### Activity
In the post about Ruby's blessing dress, on what day and date was Ruby's blessing held?

### Exercise text
For the past few months I have been working on Ruby's blessing dress.  Hundreds of hours and dollars - but mostly love and excitement - went into making her little dress.   Rich and I have tried to provide a blessing outfit for each of our grandchildren - as it has been something that we have wanted to do, except where other grandparents or great-grandparents have wanted that opportunity too.   Six years ago I decided to try my hand at heirloom sewing and creating the little dresses.  I'm afraid my early attempts were made with quite a bit of fear and intrepidation.  Today I am still learning and my efforts are still made with some fear and intrepidation as I reflect on what their momma's would desire and wanting the dress be a symbol that reflects our love for our little granddaughter with each stitch I take.  I have only attempted once to do a little boy's outfit, that Adam wore, and I doubt that I will do too many of them as I find myself more frustrated than reflective...trying to find a balace of baby and masculinity...not easy....  I have made a dress for Ruth, Abby, Ellie, Reah, and now little Ruby - half of our precious granddaughters.  Wish I had had the courage to try them with Bekah, Rachel, Mary, Glory and Scarlett.  When Emily was born Desi thought she would spare me the worry and purchased a beautiful little dress.

When I arrived at the chapel on Sunday, April 10, 2011 for Ruby's blessing, I carried her dress so that Desi could get her ready for the blessing at the Church instead of trying to buckle her in her carseat with it on.  Emily came sauntering in from the other side of the chapel and with a huge smile she said, "Ahhhh...I see you have your beautiful wedding dress!"  I chuckled...as if I could fit such a tiny thing!!!  But as I have thought about the privilege that we have had at being at so many of our grandchildren's blessings (we've been able to make it to all except Glory and Scarlett's in England) I hoped that we would also have the privilege at being in attendance at their weddings in the temple.  It is my prayer that each of my grandchildren will choose to marry the right person, in the right place (the temple), at the right time...and I pray that they will make choices throughout their lives that will take them there.  I also pray that their moms and dads will carefully teach them, love them, nurture them, and cherish them as the precious gifts of our Heavenly Father.  When I think about the tremendous  faith He has in us, to help His little ones that He has entrusted in our care, I am in awe.  It is such a humbling experience to be a parent to these perfect little ones.

### Excerpted data
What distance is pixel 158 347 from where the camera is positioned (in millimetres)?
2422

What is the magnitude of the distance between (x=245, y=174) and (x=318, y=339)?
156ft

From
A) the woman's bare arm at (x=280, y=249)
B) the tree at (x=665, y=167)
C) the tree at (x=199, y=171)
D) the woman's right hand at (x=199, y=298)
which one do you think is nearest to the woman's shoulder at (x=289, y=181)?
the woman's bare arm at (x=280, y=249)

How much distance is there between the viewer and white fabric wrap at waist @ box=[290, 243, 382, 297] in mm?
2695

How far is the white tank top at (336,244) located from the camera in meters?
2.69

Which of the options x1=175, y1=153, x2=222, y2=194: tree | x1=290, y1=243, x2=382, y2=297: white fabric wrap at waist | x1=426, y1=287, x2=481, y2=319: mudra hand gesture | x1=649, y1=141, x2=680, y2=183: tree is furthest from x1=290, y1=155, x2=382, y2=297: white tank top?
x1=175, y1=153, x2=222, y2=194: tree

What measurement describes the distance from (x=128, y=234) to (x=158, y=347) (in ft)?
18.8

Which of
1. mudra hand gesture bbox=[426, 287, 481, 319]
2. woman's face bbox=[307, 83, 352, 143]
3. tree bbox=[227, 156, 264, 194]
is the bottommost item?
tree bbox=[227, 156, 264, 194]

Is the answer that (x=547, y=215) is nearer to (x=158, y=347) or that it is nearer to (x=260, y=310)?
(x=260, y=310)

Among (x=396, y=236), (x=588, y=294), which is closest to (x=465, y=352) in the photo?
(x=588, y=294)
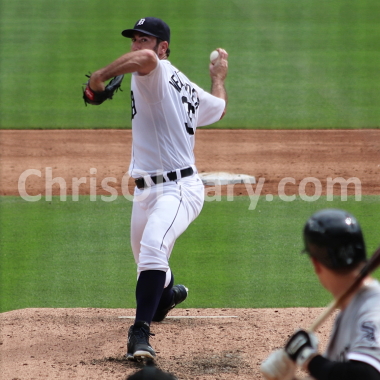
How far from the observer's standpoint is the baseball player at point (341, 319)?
181 cm

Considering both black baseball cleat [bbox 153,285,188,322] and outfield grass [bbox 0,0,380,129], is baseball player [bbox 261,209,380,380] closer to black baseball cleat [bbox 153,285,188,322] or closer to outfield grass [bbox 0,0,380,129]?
black baseball cleat [bbox 153,285,188,322]

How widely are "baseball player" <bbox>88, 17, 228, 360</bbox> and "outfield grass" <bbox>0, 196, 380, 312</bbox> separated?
3.29 feet

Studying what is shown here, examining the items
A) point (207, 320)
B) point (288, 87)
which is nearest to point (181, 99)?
point (207, 320)

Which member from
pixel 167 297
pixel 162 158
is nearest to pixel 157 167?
pixel 162 158

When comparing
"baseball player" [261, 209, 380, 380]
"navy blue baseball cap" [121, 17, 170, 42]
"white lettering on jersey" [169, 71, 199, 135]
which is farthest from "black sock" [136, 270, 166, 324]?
"baseball player" [261, 209, 380, 380]

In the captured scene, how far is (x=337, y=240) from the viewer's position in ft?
6.15

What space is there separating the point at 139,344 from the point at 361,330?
1877 mm

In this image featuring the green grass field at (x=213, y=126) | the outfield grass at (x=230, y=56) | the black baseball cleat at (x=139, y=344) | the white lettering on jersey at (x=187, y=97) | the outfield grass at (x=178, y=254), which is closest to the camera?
the black baseball cleat at (x=139, y=344)

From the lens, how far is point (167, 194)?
3871mm

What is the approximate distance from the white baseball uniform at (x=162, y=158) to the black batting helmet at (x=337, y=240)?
1.84 meters

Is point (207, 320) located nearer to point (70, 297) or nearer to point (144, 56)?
point (70, 297)

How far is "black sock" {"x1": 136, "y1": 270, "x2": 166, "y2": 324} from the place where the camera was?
3.66 metres

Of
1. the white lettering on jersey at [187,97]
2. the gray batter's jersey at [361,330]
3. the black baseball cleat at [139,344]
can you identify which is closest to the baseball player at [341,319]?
the gray batter's jersey at [361,330]

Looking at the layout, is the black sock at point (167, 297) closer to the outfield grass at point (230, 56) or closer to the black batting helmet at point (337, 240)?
the black batting helmet at point (337, 240)
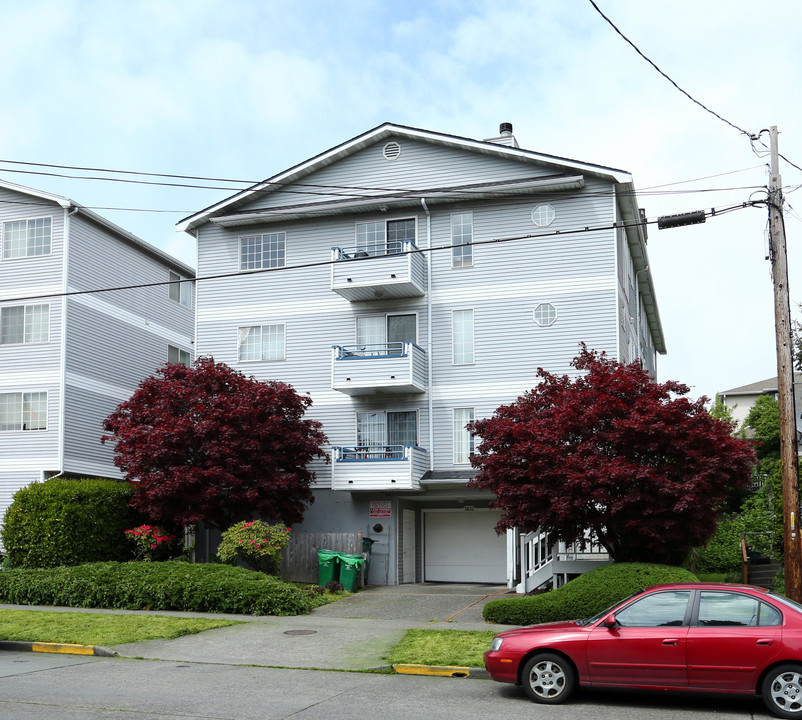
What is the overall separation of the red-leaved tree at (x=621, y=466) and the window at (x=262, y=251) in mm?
12212

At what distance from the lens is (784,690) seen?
9828mm

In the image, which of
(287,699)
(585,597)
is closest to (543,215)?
(585,597)

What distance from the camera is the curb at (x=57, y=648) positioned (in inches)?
560

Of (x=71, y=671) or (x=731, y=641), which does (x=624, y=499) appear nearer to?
(x=731, y=641)

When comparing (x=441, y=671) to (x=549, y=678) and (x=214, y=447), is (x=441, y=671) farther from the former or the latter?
(x=214, y=447)

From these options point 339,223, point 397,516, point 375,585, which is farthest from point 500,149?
point 375,585

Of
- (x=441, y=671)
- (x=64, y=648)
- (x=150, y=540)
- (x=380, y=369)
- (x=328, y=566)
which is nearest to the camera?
(x=441, y=671)

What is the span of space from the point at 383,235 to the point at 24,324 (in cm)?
1197

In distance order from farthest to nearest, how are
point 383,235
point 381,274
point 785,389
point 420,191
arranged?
point 383,235 → point 420,191 → point 381,274 → point 785,389

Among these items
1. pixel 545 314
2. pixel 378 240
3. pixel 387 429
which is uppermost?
pixel 378 240

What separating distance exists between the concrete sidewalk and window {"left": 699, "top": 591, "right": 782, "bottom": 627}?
184 inches

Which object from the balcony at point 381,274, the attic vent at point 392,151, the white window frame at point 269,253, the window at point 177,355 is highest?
the attic vent at point 392,151

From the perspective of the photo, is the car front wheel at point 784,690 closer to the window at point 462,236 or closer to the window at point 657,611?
the window at point 657,611

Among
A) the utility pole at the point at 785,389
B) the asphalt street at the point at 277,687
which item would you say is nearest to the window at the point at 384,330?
the asphalt street at the point at 277,687
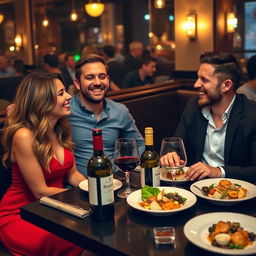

### Task answer
Sunday, April 10, 2011